§ **EXERCISE AIM**
Copy out each line of all the data entries below word for word, leaving out the pictures.

(Data entries)
════════

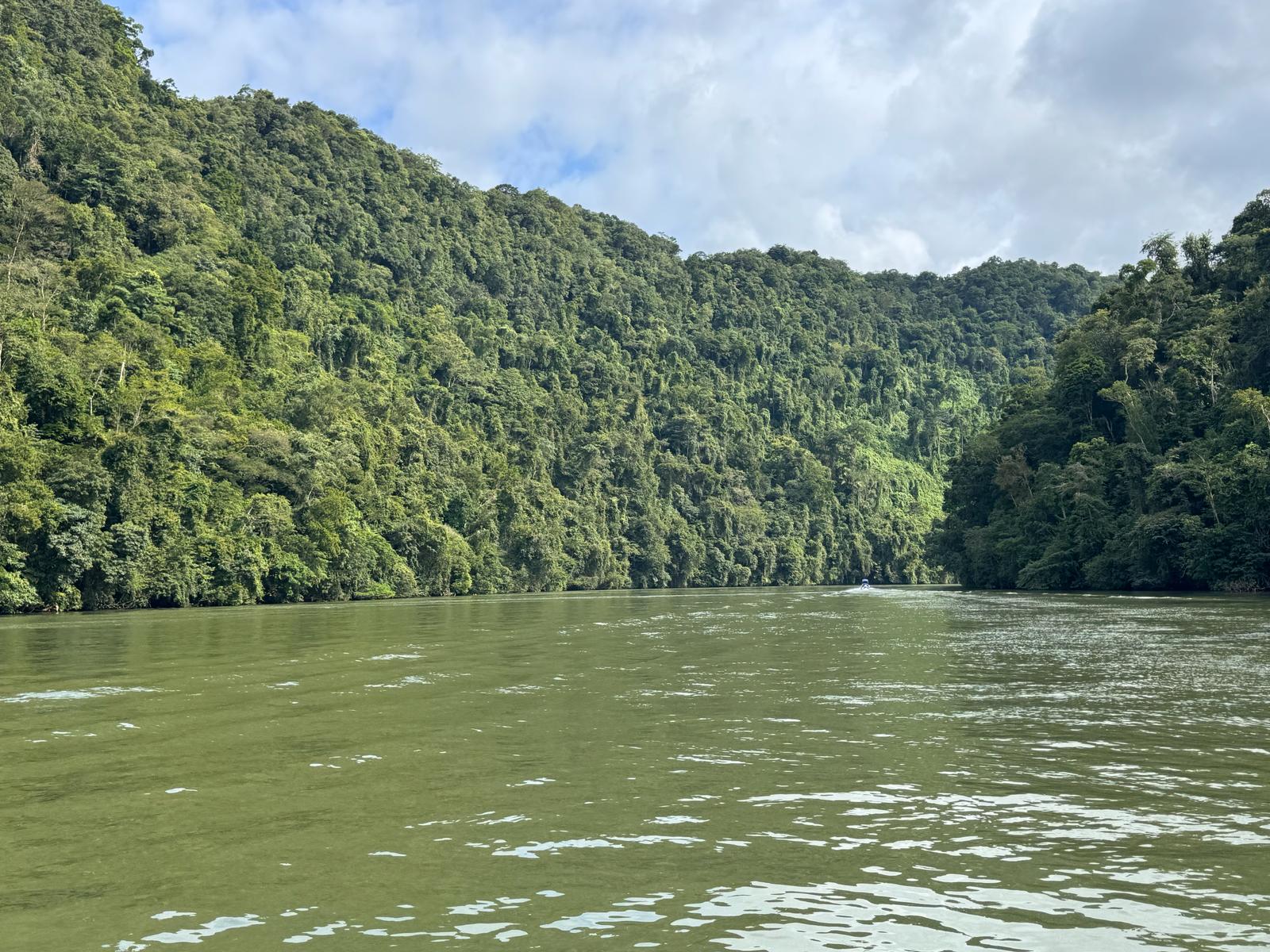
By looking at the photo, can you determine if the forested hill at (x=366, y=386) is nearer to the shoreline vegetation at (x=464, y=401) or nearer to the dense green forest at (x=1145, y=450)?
the shoreline vegetation at (x=464, y=401)

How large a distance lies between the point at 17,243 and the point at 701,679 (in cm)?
7835

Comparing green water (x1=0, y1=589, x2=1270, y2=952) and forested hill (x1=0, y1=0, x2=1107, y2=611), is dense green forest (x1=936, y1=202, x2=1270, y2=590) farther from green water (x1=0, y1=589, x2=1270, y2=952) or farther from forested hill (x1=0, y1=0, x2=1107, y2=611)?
green water (x1=0, y1=589, x2=1270, y2=952)

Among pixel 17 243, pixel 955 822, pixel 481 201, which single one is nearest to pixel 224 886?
pixel 955 822

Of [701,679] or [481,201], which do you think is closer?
[701,679]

════════

§ **WRITTEN REPLY**
By looking at the photo, can you determine if the forested hill at (x=366, y=386) is nearer to the shoreline vegetation at (x=464, y=401) or nearer to the dense green forest at (x=1145, y=450)?
the shoreline vegetation at (x=464, y=401)

How large a distance lies between the point at 17,243 and the point at 701,679 (in cm)?
7835

Comparing green water (x1=0, y1=589, x2=1270, y2=952) and forested hill (x1=0, y1=0, x2=1107, y2=611), is dense green forest (x1=936, y1=202, x2=1270, y2=590) farther from green water (x1=0, y1=589, x2=1270, y2=952) or farther from forested hill (x1=0, y1=0, x2=1107, y2=611)?
green water (x1=0, y1=589, x2=1270, y2=952)

Among pixel 17 243, pixel 955 822, pixel 481 201, which single one is nearest to pixel 224 886?
pixel 955 822

Of [701,679] or [481,201], which do you think is closer?
[701,679]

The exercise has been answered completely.